== TASK PROMPT ==
The required output is every entry below, copied exactly.

──────── DATASET RECORDS ────────

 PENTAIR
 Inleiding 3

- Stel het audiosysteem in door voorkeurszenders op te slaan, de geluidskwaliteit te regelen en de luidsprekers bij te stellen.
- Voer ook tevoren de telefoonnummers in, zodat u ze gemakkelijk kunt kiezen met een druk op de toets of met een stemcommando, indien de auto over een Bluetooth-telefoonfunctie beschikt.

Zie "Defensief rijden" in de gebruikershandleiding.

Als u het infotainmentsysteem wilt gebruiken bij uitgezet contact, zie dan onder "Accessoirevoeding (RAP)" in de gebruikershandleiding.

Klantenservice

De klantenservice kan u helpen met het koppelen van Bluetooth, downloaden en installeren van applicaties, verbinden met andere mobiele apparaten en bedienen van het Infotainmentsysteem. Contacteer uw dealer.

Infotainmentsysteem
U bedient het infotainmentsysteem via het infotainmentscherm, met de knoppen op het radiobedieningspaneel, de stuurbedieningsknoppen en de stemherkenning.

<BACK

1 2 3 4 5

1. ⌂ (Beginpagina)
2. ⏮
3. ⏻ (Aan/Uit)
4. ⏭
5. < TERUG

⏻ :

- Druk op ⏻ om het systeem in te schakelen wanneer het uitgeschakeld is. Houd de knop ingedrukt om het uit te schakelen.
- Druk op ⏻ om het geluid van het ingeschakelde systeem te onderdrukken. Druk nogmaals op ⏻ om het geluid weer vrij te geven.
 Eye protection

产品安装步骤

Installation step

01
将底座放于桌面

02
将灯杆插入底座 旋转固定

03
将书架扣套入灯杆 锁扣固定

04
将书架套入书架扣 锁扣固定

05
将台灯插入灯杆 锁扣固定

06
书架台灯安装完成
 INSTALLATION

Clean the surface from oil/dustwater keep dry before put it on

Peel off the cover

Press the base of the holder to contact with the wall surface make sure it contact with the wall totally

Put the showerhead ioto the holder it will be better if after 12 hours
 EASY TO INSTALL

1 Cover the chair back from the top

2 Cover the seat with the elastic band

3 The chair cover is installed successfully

────────

== YOUR SOLUTION ==
 PENTAIR
 Inleiding 3

- Stel het audiosysteem in door voorkeurszenders op te slaan, de geluidskwaliteit te regelen en de luidsprekers bij te stellen.
- Voer ook tevoren de telefoonnummers in, zodat u ze gemakkelijk kunt kiezen met een druk op de toets of met een stemcommando, indien de auto over een Bluetooth-telefoonfunctie beschikt.

Zie "Defensief rijden" in de gebruikershandleiding.

Als u het infotainmentsysteem wilt gebruiken bij uitgezet contact, zie dan onder "Accessoirevoeding (RAP)" in de gebruikershandleiding.

Klantenservice

De klantenservice kan u helpen met het koppelen van Bluetooth, downloaden en installeren van applicaties, verbinden met andere mobiele apparaten en bedienen van het Infotainmentsysteem. Contacteer uw dealer.

Infotainmentsysteem
U bedient het infotainmentsysteem via het infotainmentscherm, met de knoppen op het radiobedieningspaneel, de stuurbedieningsknoppen en de stemherkenning.

<BACK

1 2 3 4 5

1. ⌂ (Beginpagina)
2. ⏮
3. ⏻ (Aan/Uit)
4. ⏭
5. < TERUG

⏻ :

- Druk op ⏻ om het systeem in te schakelen wanneer het uitgeschakeld is. Houd de knop ingedrukt om het uit te schakelen.
- Druk op ⏻ om het geluid van het ingeschakelde systeem te onderdrukken. Druk nogmaals op ⏻ om het geluid weer vrij te geven.
 Eye protection

产品安装步骤

Installation step

01
将底座放于桌面

02
将灯杆插入底座 旋转固定

03
将书架扣套入灯杆 锁扣固定

04
将书架套入书架扣 锁扣固定

05
将台灯插入灯杆 锁扣固定

06
书架台灯安装完成
 INSTALLATION

Clean the surface from oil/dustwater keep dry before put it on

Peel off the cover

Press the base of the holder to contact with the wall surface make sure it contact with the wall totally

Put the showerhead ioto the holder it will be better if after 12 hours
 EASY TO INSTALL

1 Cover the chair back from the top

2 Cover the seat with the elastic band

3 The chair cover is installed successfully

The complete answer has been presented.